On Saturday, the government confirmed the outbreak after 3,900 chickens were found dead at the farm in the prefecture, some 900 kilometres (558 miles) southwest of Tokyo.

But it was still not clear if the outbreak involved the H5N1 strain, which is potentially deadly to humans.

Agricultural officials of the prefecture culled the remaining 8,100 chickens at the farm on Sunday, and all 12,000 birds there will be incinerated.

They also put the farm under a massive sanitation program while ordering 11 other poultry farms within a 10-kilometer (six-mile) radius not to move chickens and eggs.

Meanwhile, the Hong Kong government banned all poultry imports from Japan.

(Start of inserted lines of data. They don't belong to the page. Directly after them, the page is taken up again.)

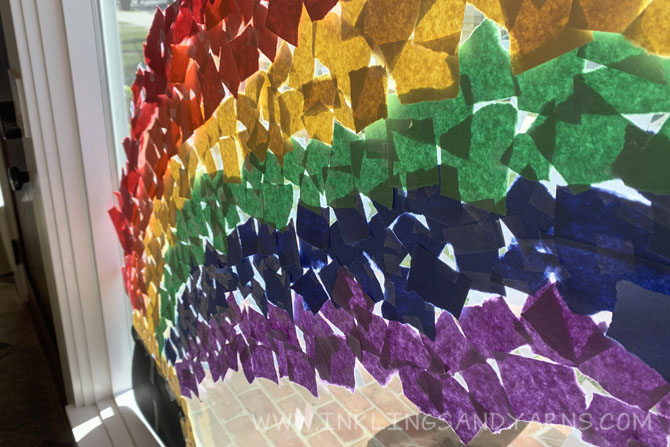 scraps of torn construction paper taped to a window in the shape of a rainbow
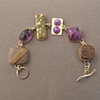 14kt gold, stones:  jasper, amethyst, poppy jasper, sugelite, stitchtite, fossil tree fern  
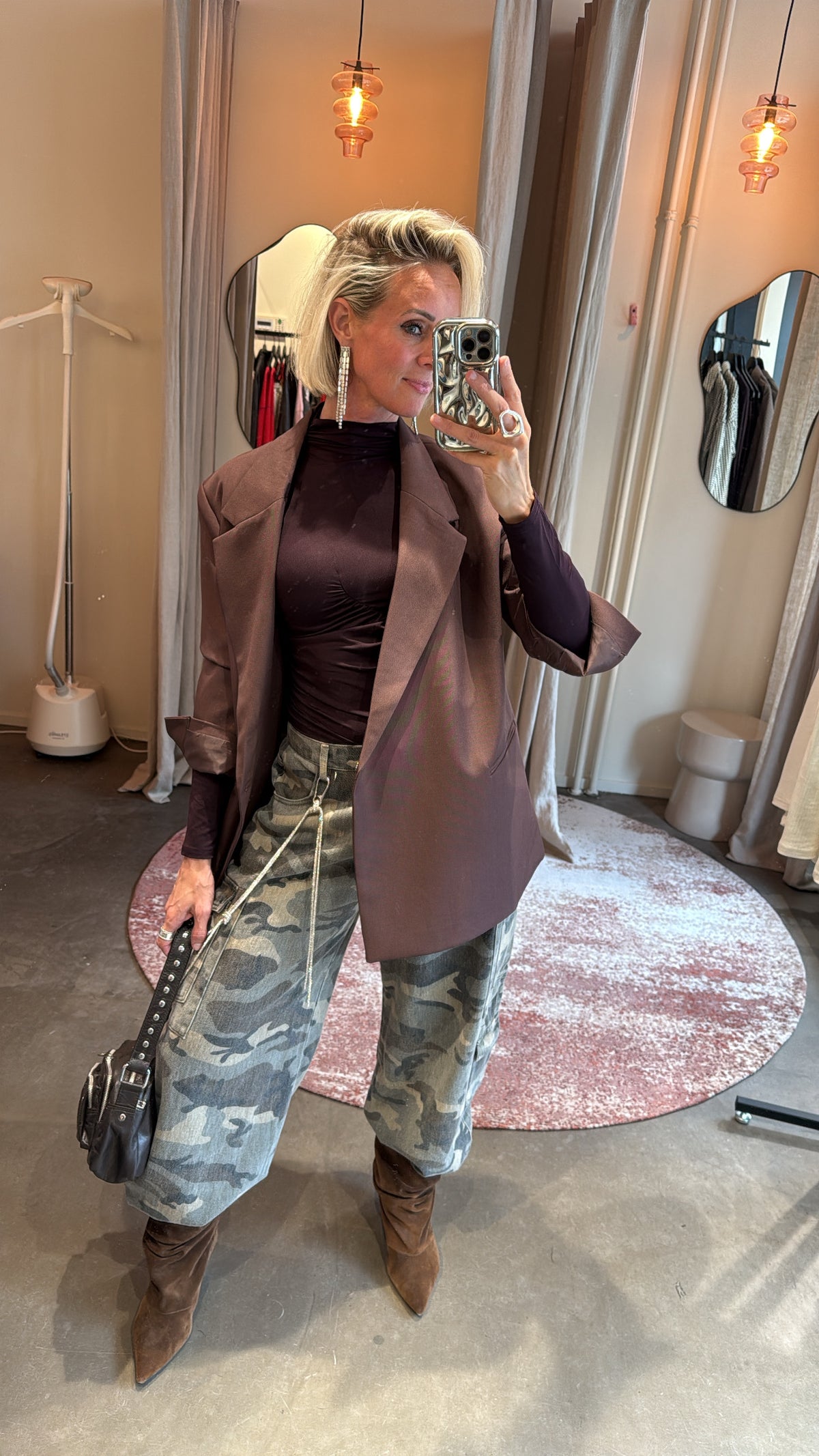 model poseert in paspiegel met plum body onder blazer, close-up vooraanzicht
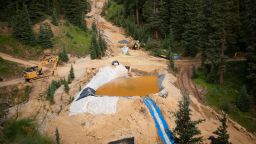 SILVERTON, CO - AUGUST 11: A settling pond is used at Cement Creek, which was flooded with millions of gallons of mining wastewater, on August 11, 2015 in Silverton, Colorado. The Environmental Protection Agency uses settling ponds to reduce the acidity of mining wastewater so that it carries fewer heavy metals. (Photo by Theo Stroomer/Getty Images)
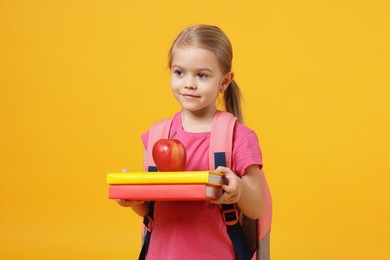 Photo of Cute little girl with books and apple on orange background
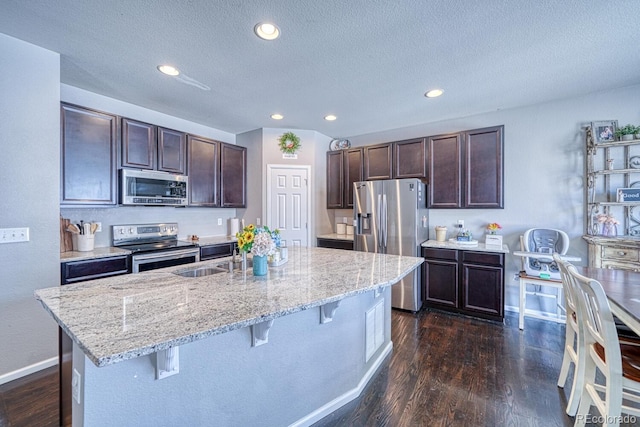 kitchen featuring a center island with sink, a kitchen breakfast bar, sink, appliances with stainless steel finishes, and dark brown cabinetry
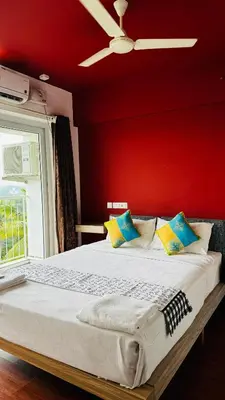 a bedroom with a bed with a red wall at Transit suites by Habitat in Cochin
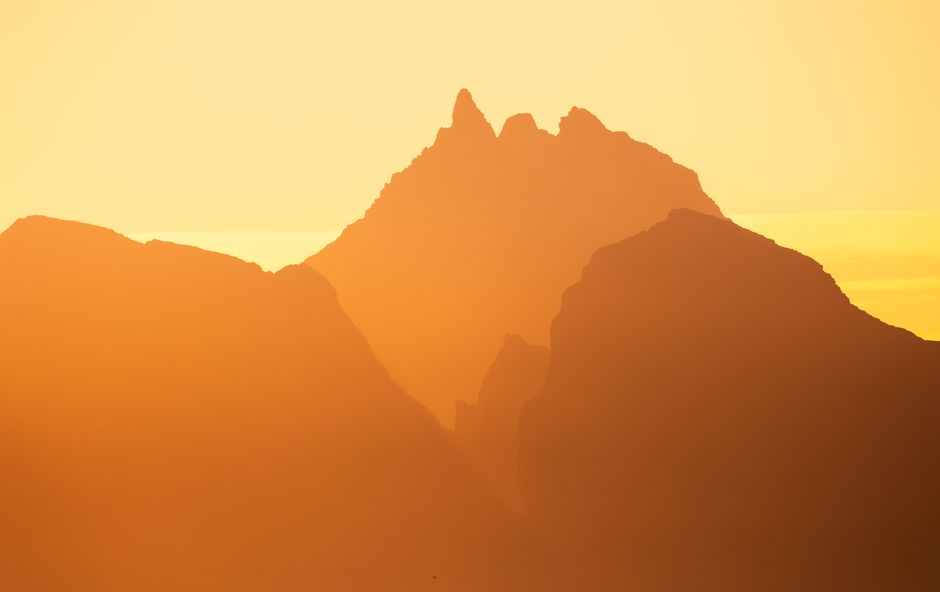 Majestic Lofoten peaks silhouetted at sunset in a warm golden haze, Norway's tranquil beauty.
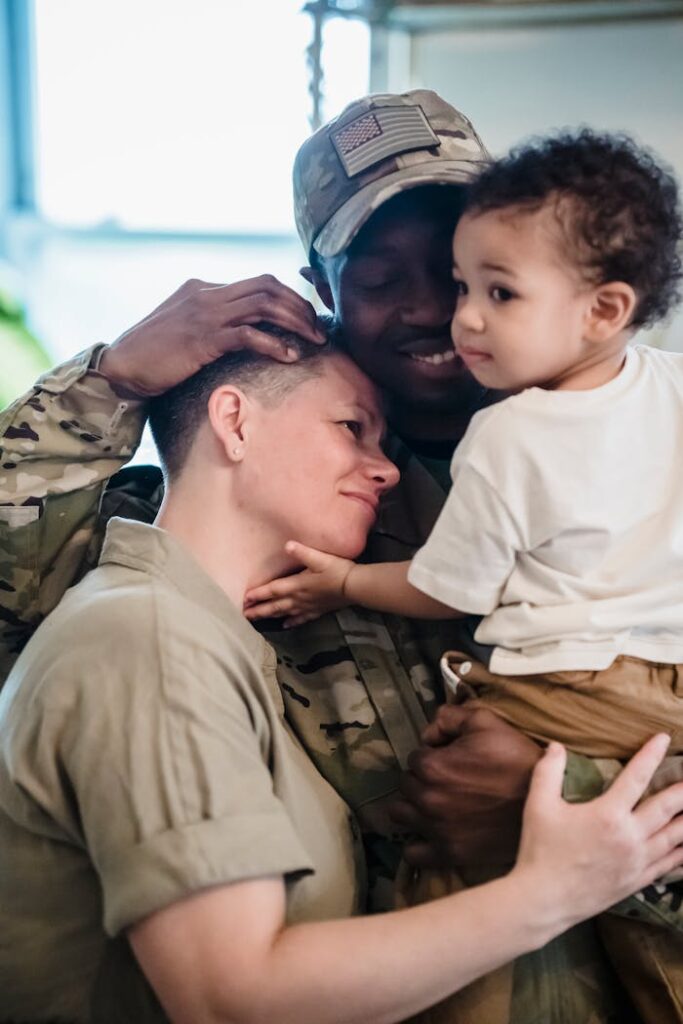 A Couple Hugging a Child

Hong Kong, which was the scene of the world's first reported major bird flu outbreak among humans in 1997, imported some 1,800 tonnes of frozen poultry products from Japan from January to September last year.

Japan confirmed an outbreak of the H5N1 strain of bird flu in January 2004.

Since then, the nation has seen several more cases of outbreaks of the H5N1 strain as well as the less serious H5N2 virus.

Health experts have warned that four bird flu deaths in Indonesia and a spate of new poultry outbreaks in Vietnam and elsewhere in Asia are signs the virus could make a resurgence this northern winter.

Bird flu has killed more than 150 people worldwide since late 2003. There are fears it could mutate and trigger a deadly, global pandemic.